The Okurayama Ski Jump Stadium is famous for having been used as the main ski jump venues during the 1972 Sapporo Winter Olympics. It’s also used today as a venue of the FIS Nordic World Ski Championships and is one of the best ski jumping facilities in the world, with state of the art equipment that allows events to be held at any time of the day or night. The jump is used regularly by athletes from World Cup participants to local high school students. It’s open year-round, and when not used for ski jumping competitions the chair lift is available for sightseeing. At 300 meters the views of Sapporo city from the top are some of the best in the area.
The ski jump has a long history, having originally been constructed in 1931 by Kishichiro Okura. The stadium was renovated in 1970 in preparation of the 1972 Winter Olympics, which were the first Olympic Games held outside Europe or the USA. During these games ski jumping won a particularly important place in the hearts of Japanese winter sports fans, as Japan won three medals in the Normal Hill event, though this was not here at Okurayama but at the nearby Miyanomori Ski Jump. Nevertheless, the Okurayama stadium played a major role in 2007 when Sapporo hosted the FIS Nordic World Ski Championship, which was also the first time for the event to be held in Asia. In addition to the jump itself the area houses the Winter Sports Museum, the Okurayama Crystal House, and the Okurayama Observation Platform.
The stadium has an area of 8.2 hectares and a maximum capacity of 50,000 people.

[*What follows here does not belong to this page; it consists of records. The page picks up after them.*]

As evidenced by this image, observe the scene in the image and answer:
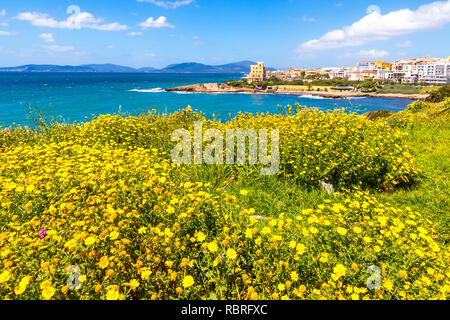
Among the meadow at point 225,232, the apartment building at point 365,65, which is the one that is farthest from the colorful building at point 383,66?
the meadow at point 225,232

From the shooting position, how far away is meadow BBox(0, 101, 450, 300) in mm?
1915

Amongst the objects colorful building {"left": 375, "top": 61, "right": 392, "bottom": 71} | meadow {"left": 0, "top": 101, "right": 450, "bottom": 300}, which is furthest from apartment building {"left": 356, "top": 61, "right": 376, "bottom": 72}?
meadow {"left": 0, "top": 101, "right": 450, "bottom": 300}

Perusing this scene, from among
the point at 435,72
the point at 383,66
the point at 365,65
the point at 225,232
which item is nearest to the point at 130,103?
the point at 225,232

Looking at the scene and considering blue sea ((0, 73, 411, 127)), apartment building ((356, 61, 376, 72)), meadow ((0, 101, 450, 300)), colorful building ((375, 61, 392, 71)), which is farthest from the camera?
apartment building ((356, 61, 376, 72))

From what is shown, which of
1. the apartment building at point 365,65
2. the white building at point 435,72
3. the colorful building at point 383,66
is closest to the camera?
the white building at point 435,72

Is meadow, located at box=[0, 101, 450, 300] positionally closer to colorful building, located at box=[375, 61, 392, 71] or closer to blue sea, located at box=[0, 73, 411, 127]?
blue sea, located at box=[0, 73, 411, 127]

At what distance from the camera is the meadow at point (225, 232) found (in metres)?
1.92

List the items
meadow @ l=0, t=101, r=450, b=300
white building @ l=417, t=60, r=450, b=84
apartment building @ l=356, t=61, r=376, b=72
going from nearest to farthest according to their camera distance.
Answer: meadow @ l=0, t=101, r=450, b=300 → white building @ l=417, t=60, r=450, b=84 → apartment building @ l=356, t=61, r=376, b=72

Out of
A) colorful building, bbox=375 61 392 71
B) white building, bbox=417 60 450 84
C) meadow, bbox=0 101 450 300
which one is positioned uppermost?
colorful building, bbox=375 61 392 71

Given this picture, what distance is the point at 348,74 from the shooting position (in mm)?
123750

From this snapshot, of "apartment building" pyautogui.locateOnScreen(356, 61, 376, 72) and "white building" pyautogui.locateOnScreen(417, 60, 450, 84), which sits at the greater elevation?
"apartment building" pyautogui.locateOnScreen(356, 61, 376, 72)

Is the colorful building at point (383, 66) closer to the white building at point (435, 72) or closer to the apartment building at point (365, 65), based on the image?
the apartment building at point (365, 65)

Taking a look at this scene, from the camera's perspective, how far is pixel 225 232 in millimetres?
2270
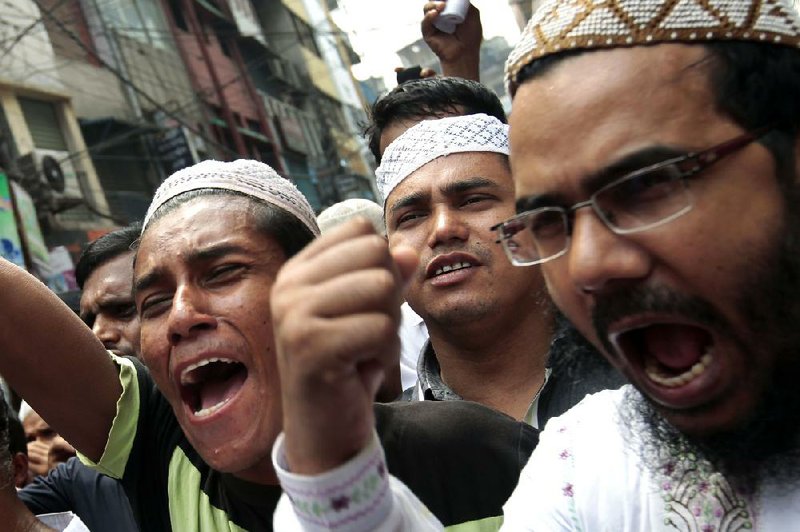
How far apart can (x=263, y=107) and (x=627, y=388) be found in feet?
97.8

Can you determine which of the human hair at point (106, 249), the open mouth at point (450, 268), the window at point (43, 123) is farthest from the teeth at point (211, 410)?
the window at point (43, 123)

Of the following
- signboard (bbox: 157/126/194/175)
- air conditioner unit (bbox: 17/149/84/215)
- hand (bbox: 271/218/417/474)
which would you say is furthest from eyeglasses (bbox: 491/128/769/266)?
signboard (bbox: 157/126/194/175)

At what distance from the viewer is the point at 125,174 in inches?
766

The jump is one of only a few 90 meter class jumping hills in the world. The maximum inclination of the Approach Slope is 35 degrees, and the Landing Slope 37 degrees. The total height of the jump hill from top to bottom is 133 meters, and the distance to the K-spot (critical point) is 120 meters. The current record held on the ski jump (Bakken Record) is 145.0 meters, which was achieved by ski jumper Yusuke Kaneko on March 25, 2005. The cost of the lift is 500 yen, and the lift usually opens at 8:30am, closing in the late afternoon or early evening depending on the season.
Visitors can take the ski lift to the peak, where there is a viewing lounge at an elevation of 300 meters that provides panoramic views of Sapporo, the Ishikari Plain, and Ishikari Bay. It is also an ideal location to view the start line of the ski jump right before your eyes – looking directly down at the steep slope of the approach will certainly give you an idea of how the skiers feel when they begin their jumps! The small kiosk in the observatory also sells some of the best ice cream in Hokkaido.
Okurayama is accessible by car via about a 20 minute drive from downtown Sapporo. Free parking is available (regular vehicles: 113 spaces, large vehicles: 15 spaces) but may not be available on competition days. To get there via public transport you’ll have to take a bus. The easiest is the Burari Sapporo Kanko Bus which operates between the JR Sapporo Station Bus Terminal and Okurayama stop. It runs from late April until early November. In winter you’ll have to take the Sapporo Subway Tozai line (orange line) from Odori Station and get off at Maruyama Koen Station. This takes about 10 minutes and costs ¥240 yen. From there go to Exit 2 and you’ll find the Maruyama Bus Terminal. From there take the JR Bus number Maru 14 on the Araiyama Line and get off at the Okurayama Kyogijo Iriguchi stop. It takes about 15 minutes and costs ¥200 yen. The Okurayama Jump Stadium is about ten minutes by foot from the bus stop.
Okurayama is recommended for the beautiful views of Sapporo city alone and the Winter Sports Museum and its participation in the 1972 Winter Olympics are an added bonus. Make sure to dress warm when visiting though, as it can get very cold at the top.